Skip to content
This repository has been archived by the owner on Sep 1, 2024. It is now read-only.

How do we document the custom query predicates? #9

Open
savetheclocktower opened this issue May 19, 2024 · 2 comments
Open

How do we document the custom query predicates? #9

savetheclocktower opened this issue May 19, 2024 · 2 comments

Comments

@savetheclocktower
Copy link
Contributor

I need to be able to use our current documentation system to document the custom query predicates — the things that let us do funky stuff in the Tree-sitter query-files.

(foo (bar) @baz
  (#is? test.first))

Here’s why:

  • Right now, these methods are mentioned in several places in the “creating a modern Tree-sitter grammar” documentation. I hint at their awesome power and then say things like “Consult the ScopeResolver API documentation for more information.” That documentation doesn't exist yet.
  • Like any other part of the API, methods could be added or enhanced from version to version. The information about which predicates are available on various versions should live in the documentation comments just like the JavaScript parts.
  • Query predicates are extremely similar to methods. They take arguments and have return values; they need to be illustrated with examples. It would be harder to develop a parallel system of documentation for query predicates than to repurpose our existing system.

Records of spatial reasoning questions
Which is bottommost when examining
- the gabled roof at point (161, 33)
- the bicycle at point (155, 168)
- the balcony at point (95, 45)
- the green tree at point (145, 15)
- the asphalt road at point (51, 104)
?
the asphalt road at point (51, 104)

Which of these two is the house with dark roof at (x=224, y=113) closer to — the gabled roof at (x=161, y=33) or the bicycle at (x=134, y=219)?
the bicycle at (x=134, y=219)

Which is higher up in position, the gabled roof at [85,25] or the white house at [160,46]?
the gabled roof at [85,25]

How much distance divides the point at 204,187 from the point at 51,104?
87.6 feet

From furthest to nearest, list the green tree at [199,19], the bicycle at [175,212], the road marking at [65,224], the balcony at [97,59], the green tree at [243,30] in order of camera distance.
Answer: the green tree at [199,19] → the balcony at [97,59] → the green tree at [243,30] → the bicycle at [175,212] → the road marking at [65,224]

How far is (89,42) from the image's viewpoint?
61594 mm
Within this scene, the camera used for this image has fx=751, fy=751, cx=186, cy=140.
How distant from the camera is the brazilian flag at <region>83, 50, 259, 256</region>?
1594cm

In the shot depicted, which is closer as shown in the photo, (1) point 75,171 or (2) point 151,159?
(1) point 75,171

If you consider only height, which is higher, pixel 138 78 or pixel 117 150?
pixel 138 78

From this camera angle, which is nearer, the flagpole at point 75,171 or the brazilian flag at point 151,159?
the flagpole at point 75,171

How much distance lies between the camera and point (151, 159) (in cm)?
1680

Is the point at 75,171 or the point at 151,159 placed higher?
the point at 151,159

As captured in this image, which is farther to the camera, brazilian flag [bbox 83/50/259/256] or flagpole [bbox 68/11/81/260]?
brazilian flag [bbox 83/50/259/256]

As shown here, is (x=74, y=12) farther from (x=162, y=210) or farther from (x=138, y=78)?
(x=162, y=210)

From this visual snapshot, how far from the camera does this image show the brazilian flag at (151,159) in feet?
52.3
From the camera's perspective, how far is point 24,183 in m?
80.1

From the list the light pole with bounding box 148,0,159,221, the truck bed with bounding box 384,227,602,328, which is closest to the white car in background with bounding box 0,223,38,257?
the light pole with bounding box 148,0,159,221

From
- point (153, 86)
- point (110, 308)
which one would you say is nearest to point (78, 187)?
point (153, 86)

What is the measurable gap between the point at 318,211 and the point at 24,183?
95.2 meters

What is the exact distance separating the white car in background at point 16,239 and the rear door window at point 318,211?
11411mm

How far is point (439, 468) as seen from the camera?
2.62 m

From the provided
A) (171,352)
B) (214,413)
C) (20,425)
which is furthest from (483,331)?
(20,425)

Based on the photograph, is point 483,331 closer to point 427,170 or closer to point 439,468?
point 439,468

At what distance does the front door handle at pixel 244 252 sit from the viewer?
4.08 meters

Challenges =
A) Please reproduce a passage from the issue about query predicates word for word, beginning at the words "(foo (bar) @baz" and stopping after "our existing system.".
B) According to the issue about query predicates, in what ways are query predicates similar to methods? List each one.
C) Which documentation does the issue about query predicates say doesn't exist yet?

Solutions below =
A)
(foo (bar) @baz
  (#is? test.first))

Here’s why:

  • Right now, these methods are mentioned in several places in the “creating a modern Tree-sitter grammar” documentation. I hint at their awesome power and then say things like “Consult the ScopeResolver API documentation for more information.” That documentation doesn't exist yet.
  • Like any other part of the API, methods could be added or enhanced from version to version. The information about which predicates are available on various versions should live in the documentation comments just like the JavaScript parts.
  • Query predicates are extremely similar to methods. They take arguments and have return values; they need to be illustrated with examples. It would be harder to develop a parallel system of documentation for query predicates than to repurpose our existing system.

B)
- They take arguments.
- They have return values.
- They need to be illustrated with examples.

C) The ScopeResolver API documentation.